◆ **EXERCISE INPUTS**
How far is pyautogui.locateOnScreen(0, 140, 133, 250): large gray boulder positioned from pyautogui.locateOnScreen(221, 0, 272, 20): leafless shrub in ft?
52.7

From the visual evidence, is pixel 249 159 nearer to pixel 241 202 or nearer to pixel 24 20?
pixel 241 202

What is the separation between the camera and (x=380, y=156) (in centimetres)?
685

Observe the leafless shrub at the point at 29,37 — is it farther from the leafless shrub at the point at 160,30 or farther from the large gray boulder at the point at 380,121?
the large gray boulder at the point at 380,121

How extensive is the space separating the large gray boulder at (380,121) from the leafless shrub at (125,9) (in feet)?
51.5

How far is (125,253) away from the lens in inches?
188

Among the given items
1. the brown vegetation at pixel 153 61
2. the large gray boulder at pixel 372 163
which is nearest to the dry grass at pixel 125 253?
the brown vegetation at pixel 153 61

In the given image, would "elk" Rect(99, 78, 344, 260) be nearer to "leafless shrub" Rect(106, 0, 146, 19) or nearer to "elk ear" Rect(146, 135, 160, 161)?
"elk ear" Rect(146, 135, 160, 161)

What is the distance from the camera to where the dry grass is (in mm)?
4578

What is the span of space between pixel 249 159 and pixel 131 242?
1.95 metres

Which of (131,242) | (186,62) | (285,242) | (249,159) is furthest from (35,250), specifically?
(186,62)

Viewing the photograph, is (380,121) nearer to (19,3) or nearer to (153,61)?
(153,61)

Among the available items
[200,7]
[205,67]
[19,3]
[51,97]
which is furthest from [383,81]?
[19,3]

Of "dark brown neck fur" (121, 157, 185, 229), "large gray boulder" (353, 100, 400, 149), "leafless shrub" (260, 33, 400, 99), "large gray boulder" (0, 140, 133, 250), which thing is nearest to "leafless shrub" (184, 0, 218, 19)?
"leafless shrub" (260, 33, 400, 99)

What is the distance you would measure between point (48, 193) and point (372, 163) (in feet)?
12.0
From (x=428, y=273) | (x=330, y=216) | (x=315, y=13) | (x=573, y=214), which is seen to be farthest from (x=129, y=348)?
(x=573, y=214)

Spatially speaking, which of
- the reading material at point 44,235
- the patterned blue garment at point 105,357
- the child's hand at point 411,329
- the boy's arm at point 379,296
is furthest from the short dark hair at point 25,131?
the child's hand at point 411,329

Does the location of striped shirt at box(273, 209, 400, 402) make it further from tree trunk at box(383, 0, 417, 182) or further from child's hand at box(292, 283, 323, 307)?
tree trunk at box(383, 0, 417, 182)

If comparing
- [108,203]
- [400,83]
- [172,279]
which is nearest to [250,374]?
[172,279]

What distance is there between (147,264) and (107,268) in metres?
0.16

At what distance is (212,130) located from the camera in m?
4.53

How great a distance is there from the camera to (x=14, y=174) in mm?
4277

◆ **WORK TO COMPLETE**
Without leaving anything out, give the entries again exactly.

◆ **THE SOLUTION**
How far is pyautogui.locateOnScreen(0, 140, 133, 250): large gray boulder positioned from pyautogui.locateOnScreen(221, 0, 272, 20): leafless shrub in ft?
52.7

From the visual evidence, is pixel 249 159 nearer to pixel 241 202 or nearer to pixel 24 20?
pixel 241 202

What is the separation between the camera and (x=380, y=156) (in centimetres)?
685

Observe the leafless shrub at the point at 29,37 — is it farther from the leafless shrub at the point at 160,30 or farther from the large gray boulder at the point at 380,121?
the large gray boulder at the point at 380,121

How extensive is the space separating the large gray boulder at (380,121) from the leafless shrub at (125,9) (in feet)?
51.5

How far is (125,253) away from the lens in inches?
188

Among the given items
1. the brown vegetation at pixel 153 61
2. the large gray boulder at pixel 372 163
which is nearest to the dry grass at pixel 125 253?
the brown vegetation at pixel 153 61

In the given image, would "elk" Rect(99, 78, 344, 260) be nearer to "leafless shrub" Rect(106, 0, 146, 19) or nearer to "elk ear" Rect(146, 135, 160, 161)?
"elk ear" Rect(146, 135, 160, 161)

What is the distance from the camera to where the dry grass is (in mm)?
4578

What is the span of space between pixel 249 159 and pixel 131 242?
1.95 metres

Which of (131,242) | (186,62) | (285,242) | (249,159) is furthest from (35,250), specifically?
(186,62)

Viewing the photograph, is (380,121) nearer to (19,3) or nearer to (153,61)?
(153,61)

Among the available items
[200,7]
[205,67]
[19,3]
[51,97]
which is furthest from [383,81]?
[19,3]

Of "dark brown neck fur" (121, 157, 185, 229), "large gray boulder" (353, 100, 400, 149), "leafless shrub" (260, 33, 400, 99), "large gray boulder" (0, 140, 133, 250), which thing is nearest to "leafless shrub" (184, 0, 218, 19)?
"leafless shrub" (260, 33, 400, 99)

What is the distance you would measure between point (48, 193) and point (372, 163) (in feet)?
12.0
From (x=428, y=273) | (x=330, y=216) | (x=315, y=13) | (x=573, y=214), which is seen to be farthest from (x=129, y=348)?
(x=573, y=214)

Spatially speaking, which of
- the reading material at point 44,235
- the patterned blue garment at point 105,357
- the child's hand at point 411,329
- the boy's arm at point 379,296
is furthest from the short dark hair at point 25,131?
the child's hand at point 411,329

Does the location of striped shirt at box(273, 209, 400, 402) make it further from tree trunk at box(383, 0, 417, 182) or further from child's hand at box(292, 283, 323, 307)?
tree trunk at box(383, 0, 417, 182)

If comparing
- [108,203]
- [400,83]
- [172,279]
which is nearest to [250,374]?
[172,279]

What distance is there between (147,264) and (107,268) in metres?
0.16

At what distance is (212,130) located from the camera in m?
4.53

How great a distance is there from the camera to (x=14, y=174) in mm?
4277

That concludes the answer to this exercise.